## Work to be completed
Copy the listing below word for word, leaving out the picture.

#####

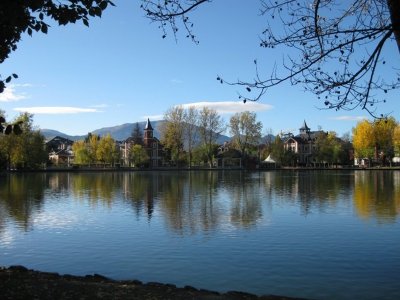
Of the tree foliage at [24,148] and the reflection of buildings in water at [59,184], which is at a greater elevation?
the tree foliage at [24,148]

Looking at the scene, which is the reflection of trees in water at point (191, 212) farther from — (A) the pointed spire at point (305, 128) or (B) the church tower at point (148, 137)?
(A) the pointed spire at point (305, 128)

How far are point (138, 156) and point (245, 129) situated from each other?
29439 mm

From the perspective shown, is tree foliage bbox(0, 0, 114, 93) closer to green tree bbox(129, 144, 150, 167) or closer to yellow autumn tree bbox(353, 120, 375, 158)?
yellow autumn tree bbox(353, 120, 375, 158)

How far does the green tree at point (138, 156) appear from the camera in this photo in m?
126

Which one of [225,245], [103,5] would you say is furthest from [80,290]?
[225,245]

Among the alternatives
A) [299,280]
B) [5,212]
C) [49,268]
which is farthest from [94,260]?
[5,212]

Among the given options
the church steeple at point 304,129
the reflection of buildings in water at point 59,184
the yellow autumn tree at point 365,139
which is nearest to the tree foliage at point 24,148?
the reflection of buildings in water at point 59,184

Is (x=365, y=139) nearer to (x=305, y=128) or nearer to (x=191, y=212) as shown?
(x=305, y=128)

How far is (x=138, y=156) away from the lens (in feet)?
413

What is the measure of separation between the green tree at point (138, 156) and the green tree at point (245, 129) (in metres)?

#####

## Finished exercise
Of the tree foliage at [24,148] and the reflection of buildings in water at [59,184], which is at a greater elevation?
the tree foliage at [24,148]

Looking at the scene, which is the reflection of trees in water at point (191, 212) farther from — (A) the pointed spire at point (305, 128) or (B) the church tower at point (148, 137)?
(A) the pointed spire at point (305, 128)

How far are point (138, 156) and point (245, 129) situated from each other?
29439 mm

From the perspective shown, is tree foliage bbox(0, 0, 114, 93) closer to green tree bbox(129, 144, 150, 167) or closer to yellow autumn tree bbox(353, 120, 375, 158)?
yellow autumn tree bbox(353, 120, 375, 158)

How far does the green tree at point (138, 156) appear from the camera in this photo in m?
126

Which one of [225,245], [103,5] would you say is furthest from [80,290]?
[225,245]

Among the alternatives
A) [299,280]
B) [5,212]
C) [49,268]
which is farthest from [94,260]?
[5,212]

Among the given options
the church steeple at point 304,129
the reflection of buildings in water at point 59,184
the yellow autumn tree at point 365,139
which is nearest to the tree foliage at point 24,148?
the reflection of buildings in water at point 59,184

Is (x=365, y=139) nearer to (x=305, y=128) or nearer to (x=191, y=212) as shown?
(x=305, y=128)

How far is (x=138, y=156) away from the lens (in feet)?
413

What is the measure of separation between the green tree at point (138, 156) and the green tree at point (245, 129) (in metres)?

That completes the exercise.